Rabbi Riskin says haredi rabbis often take the husband’s side in marital disputes, urging reconciliation when it is unrealistic or against the wife’s best interests, and make unreasonable demands, “demands not required by halacha,” when dealing with prospective converts.
Since 1991, Rabbi Riskin’s educational institution, Ohr Torah Stone, has advocated women’s interest in the beit din system through the Yad L’isha Legal Aid Center and Hotline for Women.
Rabbi Riskin and Rabbi Carmel, with similar means, work independently of each other.
Eretz Hemdah, which is best-known for its “Ask the Rabbi” feature, which offers answers to a wide variety of contemporary questions, especially after the 9/11 attacks on the United States, recently issued “Living the Halachic Process: Questions and answers for the modern Jew (Devora Publishing) a book based on its questions and answers.
As word of his beit din’s work spreads in the secular and religious media, Rabbi Carmel says, its influence on other rabbinic courts is likely to spread.
“We have established very strong sidrei din (rules of procedure) and rules of ethics which are sure to be adopted soon by all court systems, including the haredi courts,” he says. Soon, he says, Mishpat Vahalacha Beyisrael will be joined by similar batei din that include features of secular courts. “In ten years I’m sure there will be at least 50.”
· · · · · · ·
ASSIGNMENT: Could you reproduce, word for word, the stretch of the passage on rabbinic courts from "Eretz Hemdah, which" through "questions and answers."? Work only from the passage on rabbinic courts above.
· · · · · · ·
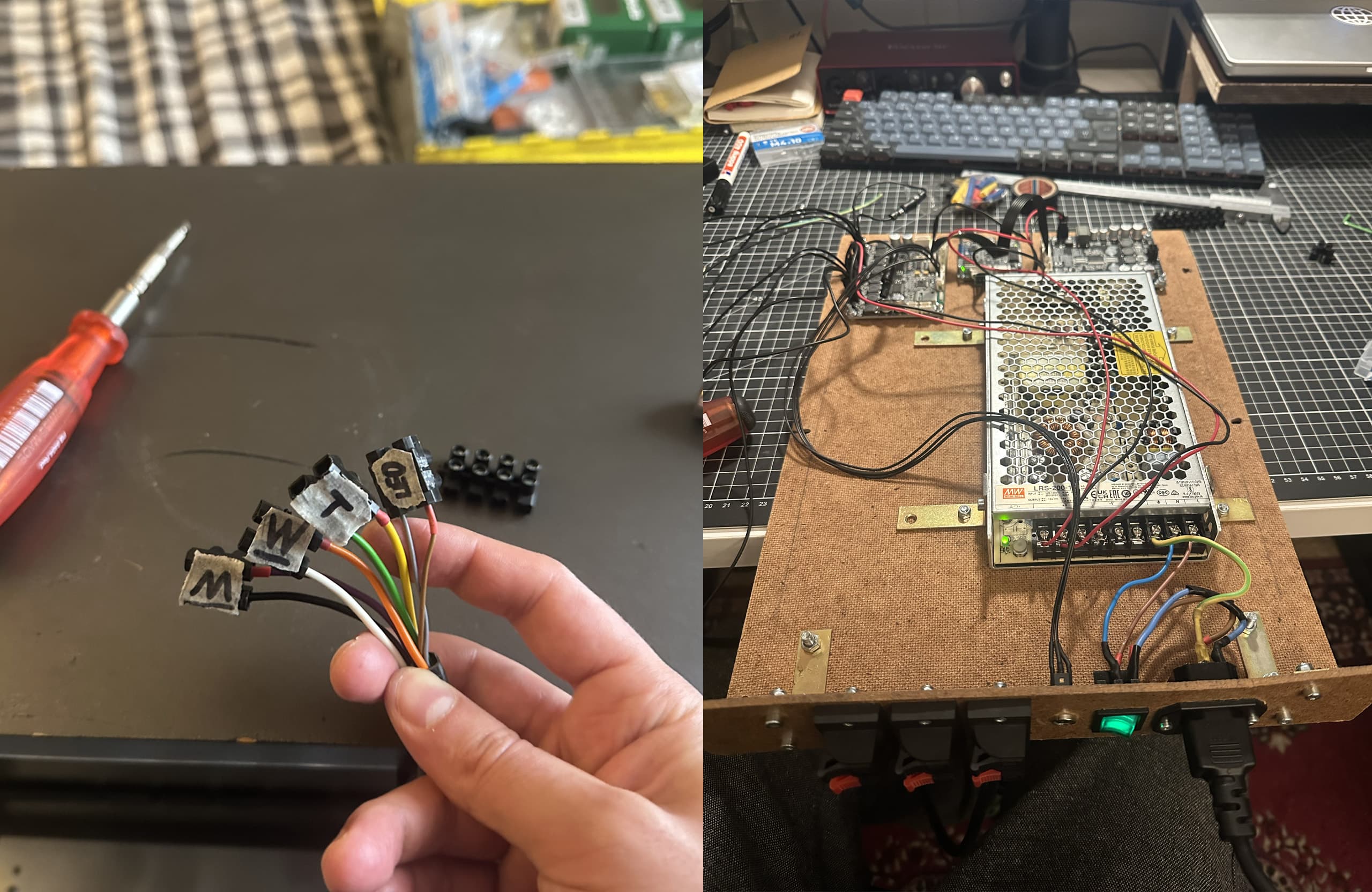 03. TEST CIRCUIT & BUILD ENCLOSURE thumbnail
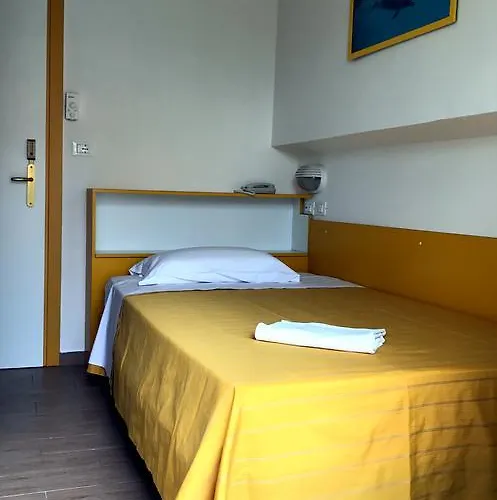 Hotel Vienna Senigallia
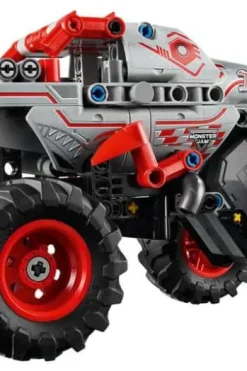 LEGO® Technic Monster Jam™ ThunderROARus™ med pullback-funksjon 42200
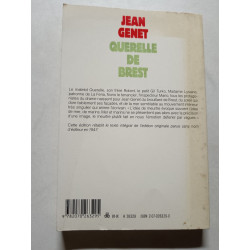 Querelle de Brest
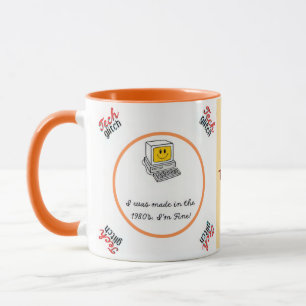 Mug Panne technologique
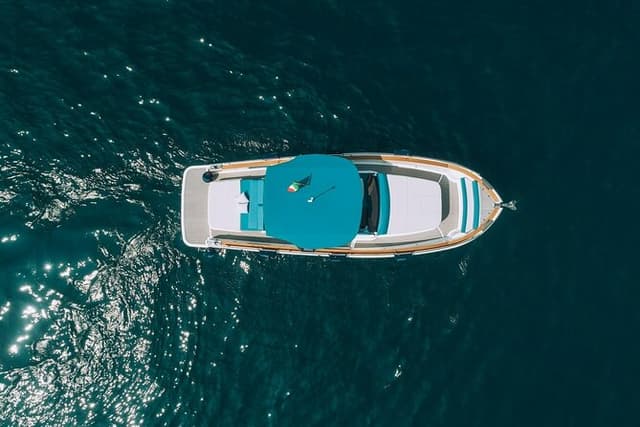 Amalfi Coast Day Trip from Sorrento or Naples in a Private Yacht
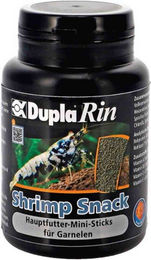 DuplaRin Shrimp Snack Sticks für Süßwasserfische mit Garnelen 85 g – Bild 1 von 3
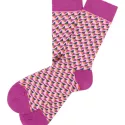 Chaussettes Conchitaa en coton bio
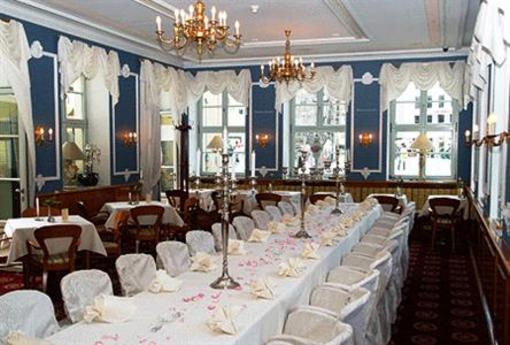 фото отеля Bisch Chandaroff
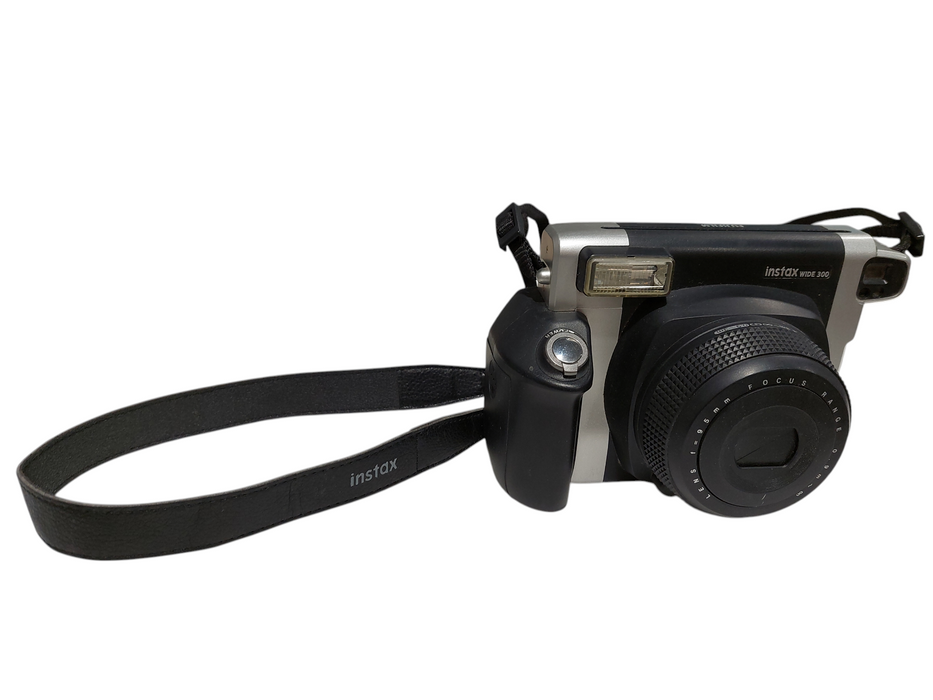 Instax Wide 300 Film Camera ( No Film )  =
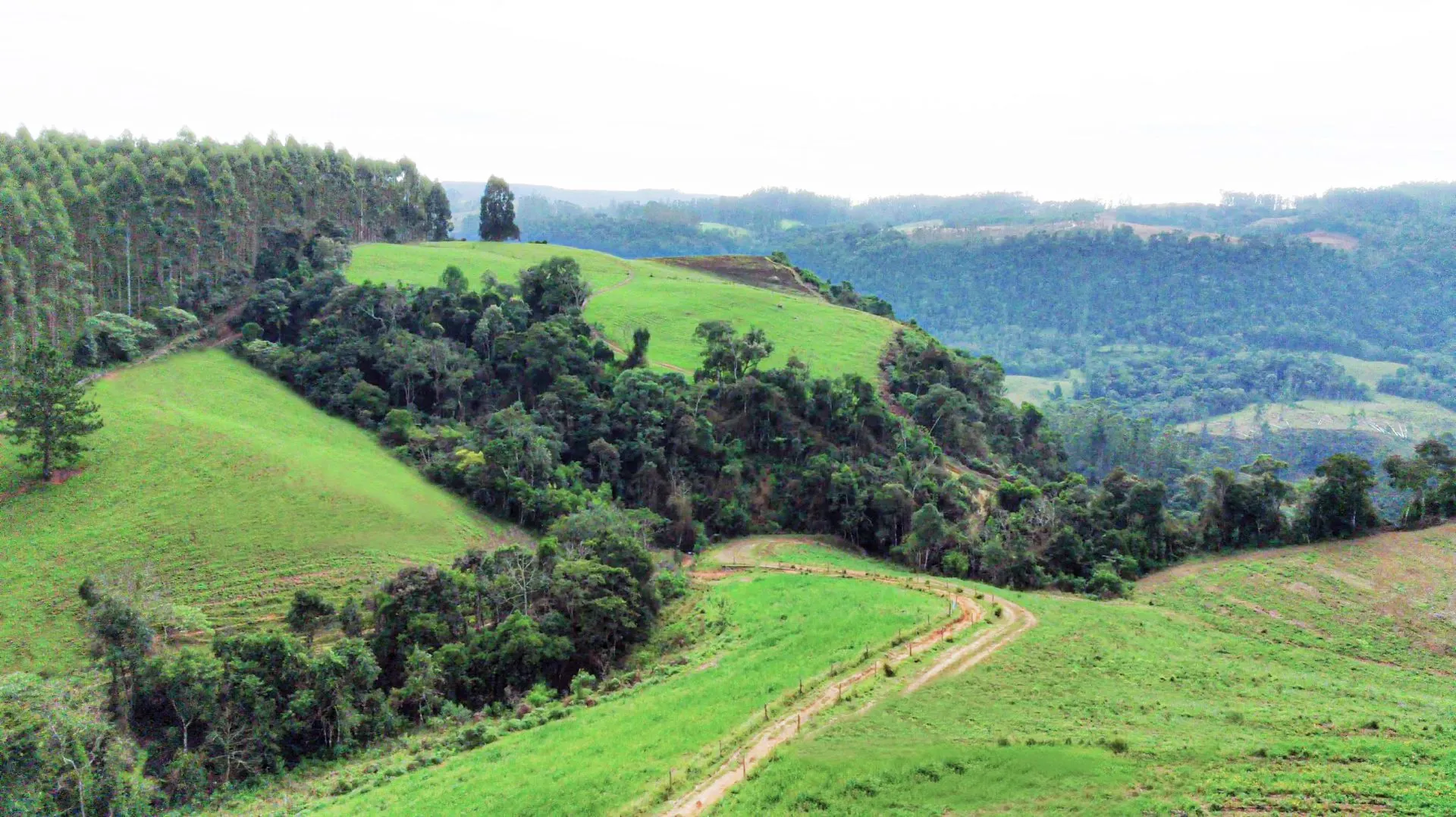 Sítio à venda de 21 ha em Witmarsum, SC, Brasil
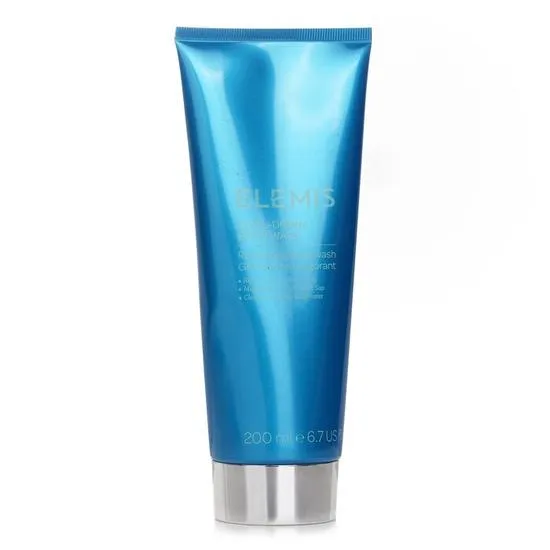 ELEMIS Cool Down Body Wash 200ml
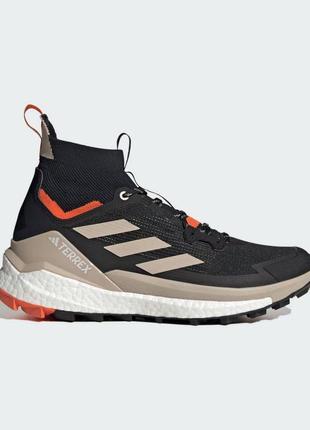 Кроссовки adidas terrex free hiker 2.0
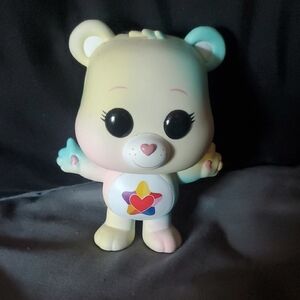 Funko Pop True Heart Bear Care Bear figure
· · · · · · ·
TASK SOLUTION:
Eretz Hemdah, which is best-known for its “Ask the Rabbi” feature, which offers answers to a wide variety of contemporary questions, especially after the 9/11 attacks on the United States, recently issued “Living the Halachic Process: Questions and answers for the modern Jew (Devora Publishing) a book based on its questions and answers.